Additionally, I wonder if this approach is completely flawed and whether there is a better way to approach this problem.

 

[andrewkirk]

The approach is not flawed, but there is an easier way.
Are X and Y independent of Z?
If so how can we simplify the target expression $\mathbb{P}(2X > Y |1 < 4Z < 3)$?
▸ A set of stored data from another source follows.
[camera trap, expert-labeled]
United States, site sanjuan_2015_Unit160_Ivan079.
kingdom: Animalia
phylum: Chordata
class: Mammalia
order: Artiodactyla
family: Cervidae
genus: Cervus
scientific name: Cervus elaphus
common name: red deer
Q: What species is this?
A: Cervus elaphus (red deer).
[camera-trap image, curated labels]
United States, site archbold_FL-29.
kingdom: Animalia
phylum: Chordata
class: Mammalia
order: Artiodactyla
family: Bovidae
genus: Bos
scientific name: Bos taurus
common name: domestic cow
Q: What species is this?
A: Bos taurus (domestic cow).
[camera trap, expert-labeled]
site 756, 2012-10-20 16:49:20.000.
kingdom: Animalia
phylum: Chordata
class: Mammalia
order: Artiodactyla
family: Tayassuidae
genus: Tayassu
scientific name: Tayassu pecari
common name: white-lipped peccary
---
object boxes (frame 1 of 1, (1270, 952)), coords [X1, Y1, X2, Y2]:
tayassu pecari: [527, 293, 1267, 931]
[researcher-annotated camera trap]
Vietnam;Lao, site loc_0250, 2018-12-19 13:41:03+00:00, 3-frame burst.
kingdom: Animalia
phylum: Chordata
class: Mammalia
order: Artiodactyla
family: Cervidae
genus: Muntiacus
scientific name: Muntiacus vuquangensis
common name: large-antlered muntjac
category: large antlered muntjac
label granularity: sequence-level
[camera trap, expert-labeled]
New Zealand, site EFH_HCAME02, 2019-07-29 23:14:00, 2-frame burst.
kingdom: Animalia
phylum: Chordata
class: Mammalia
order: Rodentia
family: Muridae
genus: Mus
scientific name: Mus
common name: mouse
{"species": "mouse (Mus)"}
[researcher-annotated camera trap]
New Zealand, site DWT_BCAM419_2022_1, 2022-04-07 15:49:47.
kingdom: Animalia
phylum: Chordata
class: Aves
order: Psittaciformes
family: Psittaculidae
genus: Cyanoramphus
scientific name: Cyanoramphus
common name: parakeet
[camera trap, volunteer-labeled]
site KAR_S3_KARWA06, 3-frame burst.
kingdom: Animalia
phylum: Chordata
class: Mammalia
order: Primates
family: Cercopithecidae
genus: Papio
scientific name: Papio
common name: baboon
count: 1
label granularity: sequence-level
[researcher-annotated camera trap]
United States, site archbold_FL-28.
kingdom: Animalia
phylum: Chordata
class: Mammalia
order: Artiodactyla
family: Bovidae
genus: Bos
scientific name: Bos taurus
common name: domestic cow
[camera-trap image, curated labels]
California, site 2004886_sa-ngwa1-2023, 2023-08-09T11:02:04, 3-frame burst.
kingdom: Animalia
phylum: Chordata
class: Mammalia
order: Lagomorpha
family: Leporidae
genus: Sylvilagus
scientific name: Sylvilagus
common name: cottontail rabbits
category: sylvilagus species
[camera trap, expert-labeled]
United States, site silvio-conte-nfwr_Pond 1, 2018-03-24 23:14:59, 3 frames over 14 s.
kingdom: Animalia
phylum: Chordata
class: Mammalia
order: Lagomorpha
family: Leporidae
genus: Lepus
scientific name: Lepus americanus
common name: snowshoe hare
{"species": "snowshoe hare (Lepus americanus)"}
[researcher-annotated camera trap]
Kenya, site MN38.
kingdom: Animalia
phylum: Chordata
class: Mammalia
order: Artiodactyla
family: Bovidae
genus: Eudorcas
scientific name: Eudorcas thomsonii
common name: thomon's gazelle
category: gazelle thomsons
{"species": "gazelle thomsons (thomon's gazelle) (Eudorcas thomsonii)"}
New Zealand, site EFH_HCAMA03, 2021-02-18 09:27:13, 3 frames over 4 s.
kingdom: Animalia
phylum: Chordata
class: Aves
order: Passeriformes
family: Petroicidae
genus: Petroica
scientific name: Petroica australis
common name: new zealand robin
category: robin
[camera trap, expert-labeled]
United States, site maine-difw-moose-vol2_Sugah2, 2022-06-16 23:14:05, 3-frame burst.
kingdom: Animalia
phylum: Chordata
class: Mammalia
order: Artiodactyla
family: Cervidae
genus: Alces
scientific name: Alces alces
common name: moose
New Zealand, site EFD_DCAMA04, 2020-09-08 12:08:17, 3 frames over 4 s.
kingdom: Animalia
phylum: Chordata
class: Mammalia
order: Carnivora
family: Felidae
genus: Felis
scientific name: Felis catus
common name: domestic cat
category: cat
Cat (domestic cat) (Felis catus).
Regarding limits for integration, the starting point is $-\infty$ to $+\infty$. But usually you can narrow that down by identifying the region over which the integrand is nonzero. If the region is rectangular, with sides aligned with coordinate axes, your limits will be simple constants. Otherwise your limits for the inner integral will depend on the values of the integration variable of the outer integral

 

[Hamiltonian]

The approach is not flawed, but there is an easier way.
Are X and Y independent of Z?
If so how can we simplify the target expression $\mathbb{P}(2X > Y |1 < 4Z < 3)$?

X and Y are independent of Z but are dependent on each other. So is $\mathbb{P}(2X > Y |1 < 4Z < 3) = \mathbb{P}(2X>Y)$

 

[andrewkirk]

Correct

 

[nuuskur]

Verify the equality $f_{X,Y}(x,y)f_Z(z) = f(x,y,z)$ to determine independence of $(X,Y)$ and $Z$ if necessary.